Set task =
The required output is the line containing "Among the items" through the final line of the material below, printed exactly, with no other lines.
--- Begin ---
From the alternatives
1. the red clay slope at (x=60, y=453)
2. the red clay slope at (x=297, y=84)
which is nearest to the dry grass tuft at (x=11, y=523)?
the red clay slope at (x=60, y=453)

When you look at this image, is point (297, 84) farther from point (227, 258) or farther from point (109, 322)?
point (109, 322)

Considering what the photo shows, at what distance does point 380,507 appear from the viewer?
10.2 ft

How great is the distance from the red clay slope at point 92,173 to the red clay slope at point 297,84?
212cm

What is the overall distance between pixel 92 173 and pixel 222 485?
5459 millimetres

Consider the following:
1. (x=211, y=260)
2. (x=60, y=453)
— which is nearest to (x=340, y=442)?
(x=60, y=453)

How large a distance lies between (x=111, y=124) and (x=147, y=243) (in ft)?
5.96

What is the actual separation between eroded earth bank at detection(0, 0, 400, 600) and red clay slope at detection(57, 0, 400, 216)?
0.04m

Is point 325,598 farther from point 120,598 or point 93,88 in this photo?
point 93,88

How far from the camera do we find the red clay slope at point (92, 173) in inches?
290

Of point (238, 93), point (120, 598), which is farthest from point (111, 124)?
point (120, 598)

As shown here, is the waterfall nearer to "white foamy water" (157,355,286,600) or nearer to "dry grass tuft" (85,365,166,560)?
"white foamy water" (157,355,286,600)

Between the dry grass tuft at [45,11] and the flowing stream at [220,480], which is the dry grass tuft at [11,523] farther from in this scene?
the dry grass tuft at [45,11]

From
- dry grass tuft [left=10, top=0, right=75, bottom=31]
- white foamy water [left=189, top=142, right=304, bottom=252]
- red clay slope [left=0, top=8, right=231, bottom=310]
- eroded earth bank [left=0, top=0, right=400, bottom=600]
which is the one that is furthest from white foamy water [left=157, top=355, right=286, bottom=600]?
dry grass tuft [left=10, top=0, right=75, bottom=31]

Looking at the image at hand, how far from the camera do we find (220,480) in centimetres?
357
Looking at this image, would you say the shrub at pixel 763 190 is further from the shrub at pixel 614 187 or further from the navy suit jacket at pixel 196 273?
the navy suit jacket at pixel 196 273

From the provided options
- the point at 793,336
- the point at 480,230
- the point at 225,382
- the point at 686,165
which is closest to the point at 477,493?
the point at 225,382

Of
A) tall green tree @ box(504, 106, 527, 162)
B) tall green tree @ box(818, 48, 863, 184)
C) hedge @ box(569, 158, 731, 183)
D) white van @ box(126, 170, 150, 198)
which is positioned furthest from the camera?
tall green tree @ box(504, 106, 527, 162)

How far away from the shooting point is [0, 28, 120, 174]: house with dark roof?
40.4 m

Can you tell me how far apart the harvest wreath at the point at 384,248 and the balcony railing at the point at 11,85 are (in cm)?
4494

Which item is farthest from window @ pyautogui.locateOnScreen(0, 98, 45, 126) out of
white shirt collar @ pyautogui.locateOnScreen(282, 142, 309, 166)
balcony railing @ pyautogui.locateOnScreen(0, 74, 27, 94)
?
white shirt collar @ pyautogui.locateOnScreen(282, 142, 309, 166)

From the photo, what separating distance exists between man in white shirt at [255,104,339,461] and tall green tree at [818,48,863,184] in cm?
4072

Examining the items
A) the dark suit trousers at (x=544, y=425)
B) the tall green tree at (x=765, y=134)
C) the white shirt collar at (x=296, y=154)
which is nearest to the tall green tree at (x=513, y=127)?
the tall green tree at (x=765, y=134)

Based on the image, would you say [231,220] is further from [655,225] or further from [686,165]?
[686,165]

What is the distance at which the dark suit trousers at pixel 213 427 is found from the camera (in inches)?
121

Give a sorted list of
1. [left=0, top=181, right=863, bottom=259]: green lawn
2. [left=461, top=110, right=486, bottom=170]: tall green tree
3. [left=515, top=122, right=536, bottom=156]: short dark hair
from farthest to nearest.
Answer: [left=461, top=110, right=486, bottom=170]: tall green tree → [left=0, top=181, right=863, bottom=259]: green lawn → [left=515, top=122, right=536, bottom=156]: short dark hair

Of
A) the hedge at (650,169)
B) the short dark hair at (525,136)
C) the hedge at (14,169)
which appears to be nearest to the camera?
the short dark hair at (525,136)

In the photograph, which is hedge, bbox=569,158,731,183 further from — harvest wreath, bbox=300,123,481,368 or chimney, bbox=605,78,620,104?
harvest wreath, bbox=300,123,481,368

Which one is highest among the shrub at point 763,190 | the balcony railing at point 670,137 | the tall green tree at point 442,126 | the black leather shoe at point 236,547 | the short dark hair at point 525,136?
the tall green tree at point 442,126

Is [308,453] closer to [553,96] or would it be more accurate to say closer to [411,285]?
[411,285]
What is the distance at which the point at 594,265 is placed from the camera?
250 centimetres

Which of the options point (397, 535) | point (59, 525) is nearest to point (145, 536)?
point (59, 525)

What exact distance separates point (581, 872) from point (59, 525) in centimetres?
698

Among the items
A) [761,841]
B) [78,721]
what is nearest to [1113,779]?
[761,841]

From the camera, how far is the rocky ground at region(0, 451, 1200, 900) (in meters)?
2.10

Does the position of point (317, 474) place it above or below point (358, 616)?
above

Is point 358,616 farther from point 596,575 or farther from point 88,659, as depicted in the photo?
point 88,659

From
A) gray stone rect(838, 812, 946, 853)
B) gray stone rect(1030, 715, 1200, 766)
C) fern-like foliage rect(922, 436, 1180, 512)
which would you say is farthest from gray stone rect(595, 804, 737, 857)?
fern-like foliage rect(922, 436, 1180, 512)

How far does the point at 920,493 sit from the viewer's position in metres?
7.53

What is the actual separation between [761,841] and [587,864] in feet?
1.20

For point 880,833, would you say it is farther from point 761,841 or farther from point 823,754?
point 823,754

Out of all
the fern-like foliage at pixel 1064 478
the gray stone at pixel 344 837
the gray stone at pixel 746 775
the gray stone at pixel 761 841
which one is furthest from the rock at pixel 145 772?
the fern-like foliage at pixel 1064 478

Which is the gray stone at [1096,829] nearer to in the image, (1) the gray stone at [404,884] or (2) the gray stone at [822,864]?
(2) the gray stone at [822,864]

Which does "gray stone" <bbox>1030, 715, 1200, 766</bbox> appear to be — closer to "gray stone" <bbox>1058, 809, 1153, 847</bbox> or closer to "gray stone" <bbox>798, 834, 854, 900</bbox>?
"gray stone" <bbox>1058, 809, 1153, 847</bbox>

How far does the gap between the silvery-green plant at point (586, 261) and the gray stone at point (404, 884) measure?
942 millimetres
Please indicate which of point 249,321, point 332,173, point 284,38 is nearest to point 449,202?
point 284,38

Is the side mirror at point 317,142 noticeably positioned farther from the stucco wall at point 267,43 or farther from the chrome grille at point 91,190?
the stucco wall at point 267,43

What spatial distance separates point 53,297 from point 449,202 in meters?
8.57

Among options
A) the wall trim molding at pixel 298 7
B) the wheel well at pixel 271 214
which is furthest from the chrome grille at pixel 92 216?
--- End ---
Exercise output =
Among the items
A) [761,841]
B) [78,721]
what is nearest to [1113,779]?
[761,841]

From the camera, how far is the rocky ground at region(0, 451, 1200, 900) (in meters)?
2.10

Does the position of point (317, 474) place it above or below point (358, 616)?
above

Is point 358,616 farther from point 596,575 or farther from point 88,659, as depicted in the photo?
point 88,659

From
A) gray stone rect(838, 812, 946, 853)
B) gray stone rect(1030, 715, 1200, 766)
C) fern-like foliage rect(922, 436, 1180, 512)
which would you say is farthest from gray stone rect(595, 804, 737, 857)?
fern-like foliage rect(922, 436, 1180, 512)

How far does the point at 920,493 sit from the viewer's position in metres?
7.53

What is the actual separation between [761,841] and [587,864] in feet?
1.20

For point 880,833, would you say it is farther from point 761,841 or farther from point 823,754?
point 823,754

Out of all
the fern-like foliage at pixel 1064 478
the gray stone at pixel 344 837
the gray stone at pixel 746 775
the gray stone at pixel 761 841
which one is furthest from the rock at pixel 145 772?
the fern-like foliage at pixel 1064 478

Which is the gray stone at [1096,829] nearer to in the image, (1) the gray stone at [404,884] or (2) the gray stone at [822,864]?
(2) the gray stone at [822,864]

Which does "gray stone" <bbox>1030, 715, 1200, 766</bbox> appear to be — closer to "gray stone" <bbox>1058, 809, 1153, 847</bbox> or closer to "gray stone" <bbox>798, 834, 854, 900</bbox>?
"gray stone" <bbox>1058, 809, 1153, 847</bbox>

How far does the gap between the silvery-green plant at point (586, 261) and the gray stone at point (404, 884) measure?
942 millimetres
Please indicate which of point 249,321, point 332,173, point 284,38 is nearest to point 449,202?
point 284,38

Is the side mirror at point 317,142 noticeably positioned farther from the stucco wall at point 267,43 or farther from the chrome grille at point 91,190?
the stucco wall at point 267,43

What spatial distance separates point 53,297 from point 449,202 in meters?
8.57

Among options
A) the wall trim molding at pixel 298 7
B) the wheel well at pixel 271 214
which is furthest from the chrome grille at pixel 92 216?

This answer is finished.